# start of SOURCE DOCUMENT

In this example we show how to design a pluggable probabilistic modeling framework in S4. The task is to classify incoming objects into well defined categories. Each object is represented by an observation vector that represents the object, also called features of the object. The variability and consistency of the features within a category and between categories will determine the accuracy of the classifier and the complexity of the models. Because it is impossible to achieve perfect accuracy in real-world systems, we use probabilistic models to classify the objects. So instead of just assigning a category to each object, the model will provide the probability that the object belongs to a category. The final decision may depend on several factors, for example, the cost of wrongly assign a category to an object may not be the same for all categories. In this example, we assume that the cost is the same for all categories and simply select the category whose model has the highest probability.
Probabilistic models are widely used in many application areas. A distributed systems may be needed when decisions need to be made with low delay and by processing a large number of incoming events. S4 is designed to scale to an unlimited number of nodes providing the flexibility to run complex algorithms, process at high data rates, and deliver results with low latency. Typical applications include processing user events in web applications, analyzing financial market data, monitoring network traffic, and many more.
To learn more, get a copy of this classic book: “Pattern Classification” by R. Duda, P. Hart, and D. Stork.
In this example we implemented an application that uses a train data set to estimate model parameters. Because most estimation algorithms learn iteratively, we inject the train data set several times until a stop condition is achieved. To train the models, we run S4 in batch mode. That is, we push the data at the highest possible rate and when a queue fills up, we let the system block until more space in the queues become available. In other words, no event data is ever lost in this process. To achieve this, we remove all latency constraints and let the process run for as long as needed until all the data is processed. This approach is quite similar to MapReduce except that the data is injected sequentially from a single source.
Once the model parameters are estimated we are ready to run a test. In real-time applications, we would have no control over the speed of the incoming data vectors. If we didn't have sufficient computing resources to process all the data within the time constraints, we would be forced to either lose some of the data (load shedding) or switch to a less complex classification algorithm. In this example, we simply assume that there is no data loss.
To evaluate the application we use a publicly available labeled data set to predict forest cover type. For details about the data set please download the paper published by the author of this work. (PDF)
Here is a description of the data. There are 7 types of forest cover. Each observation vector represents an area of forest with a type of cover and ten measurements (Elevation, Aspect, Slope, etc.) There is a total of 581,012 observation vectors in the data set.
Here are the steps I used to download and prepare the data files. The files are located in the project under src/main/resources/.

# end of SOURCE DOCUMENT

INSTRUCTION: Please return the passage of the S4 classification page word for word, starting at "Probabilistic models are" and ending at "and many more.".

# start of DATA ENTRIES

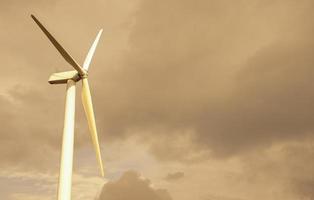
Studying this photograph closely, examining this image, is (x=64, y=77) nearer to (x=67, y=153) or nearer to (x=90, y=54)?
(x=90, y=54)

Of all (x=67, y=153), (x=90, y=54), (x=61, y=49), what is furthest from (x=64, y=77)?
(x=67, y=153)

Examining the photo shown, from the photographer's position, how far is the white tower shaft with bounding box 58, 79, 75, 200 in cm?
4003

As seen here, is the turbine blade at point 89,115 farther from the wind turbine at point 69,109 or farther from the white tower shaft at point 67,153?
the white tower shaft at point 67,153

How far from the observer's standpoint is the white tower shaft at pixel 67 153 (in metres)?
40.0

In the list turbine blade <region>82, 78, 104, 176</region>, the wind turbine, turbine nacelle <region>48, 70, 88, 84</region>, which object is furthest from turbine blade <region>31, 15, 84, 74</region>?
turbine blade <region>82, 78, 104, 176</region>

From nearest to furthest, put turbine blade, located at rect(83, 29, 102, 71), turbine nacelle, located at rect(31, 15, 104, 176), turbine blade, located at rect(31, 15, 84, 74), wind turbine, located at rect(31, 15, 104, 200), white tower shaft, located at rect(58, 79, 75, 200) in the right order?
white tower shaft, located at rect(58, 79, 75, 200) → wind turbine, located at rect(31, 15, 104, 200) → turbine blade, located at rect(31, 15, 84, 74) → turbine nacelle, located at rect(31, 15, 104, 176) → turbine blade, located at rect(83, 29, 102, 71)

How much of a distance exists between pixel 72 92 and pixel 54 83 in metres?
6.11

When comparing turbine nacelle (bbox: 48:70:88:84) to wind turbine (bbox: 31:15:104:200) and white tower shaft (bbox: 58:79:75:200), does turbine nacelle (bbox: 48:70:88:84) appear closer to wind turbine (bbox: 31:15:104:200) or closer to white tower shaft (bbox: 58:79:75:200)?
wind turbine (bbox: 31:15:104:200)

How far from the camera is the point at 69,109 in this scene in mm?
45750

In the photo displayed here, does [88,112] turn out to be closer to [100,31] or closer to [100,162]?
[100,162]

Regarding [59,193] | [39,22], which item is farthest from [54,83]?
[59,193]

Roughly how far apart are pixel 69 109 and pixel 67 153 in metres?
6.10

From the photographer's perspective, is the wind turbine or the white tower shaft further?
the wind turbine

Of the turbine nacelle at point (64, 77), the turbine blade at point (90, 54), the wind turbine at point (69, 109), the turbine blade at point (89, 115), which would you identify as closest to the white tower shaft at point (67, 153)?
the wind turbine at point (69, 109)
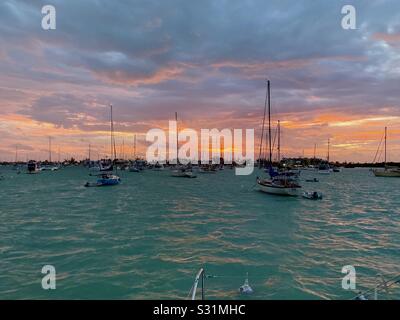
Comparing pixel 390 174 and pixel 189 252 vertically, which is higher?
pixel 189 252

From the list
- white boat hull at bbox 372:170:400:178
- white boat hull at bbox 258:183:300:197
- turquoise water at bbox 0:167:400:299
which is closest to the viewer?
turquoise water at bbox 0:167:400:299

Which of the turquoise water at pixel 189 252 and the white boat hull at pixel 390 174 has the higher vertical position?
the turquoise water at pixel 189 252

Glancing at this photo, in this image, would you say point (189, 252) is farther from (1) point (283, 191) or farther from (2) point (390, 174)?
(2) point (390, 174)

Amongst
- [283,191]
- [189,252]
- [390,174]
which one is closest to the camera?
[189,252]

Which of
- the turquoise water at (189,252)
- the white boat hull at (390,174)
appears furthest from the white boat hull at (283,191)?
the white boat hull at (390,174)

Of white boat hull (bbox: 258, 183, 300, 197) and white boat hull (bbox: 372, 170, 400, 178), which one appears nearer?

# end of DATA ENTRIES

THE RESPONSE:
Probabilistic models are widely used in many application areas. A distributed systems may be needed when decisions need to be made with low delay and by processing a large number of incoming events. S4 is designed to scale to an unlimited number of nodes providing the flexibility to run complex algorithms, process at high data rates, and deliver results with low latency. Typical applications include processing user events in web applications, analyzing financial market data, monitoring network traffic, and many more.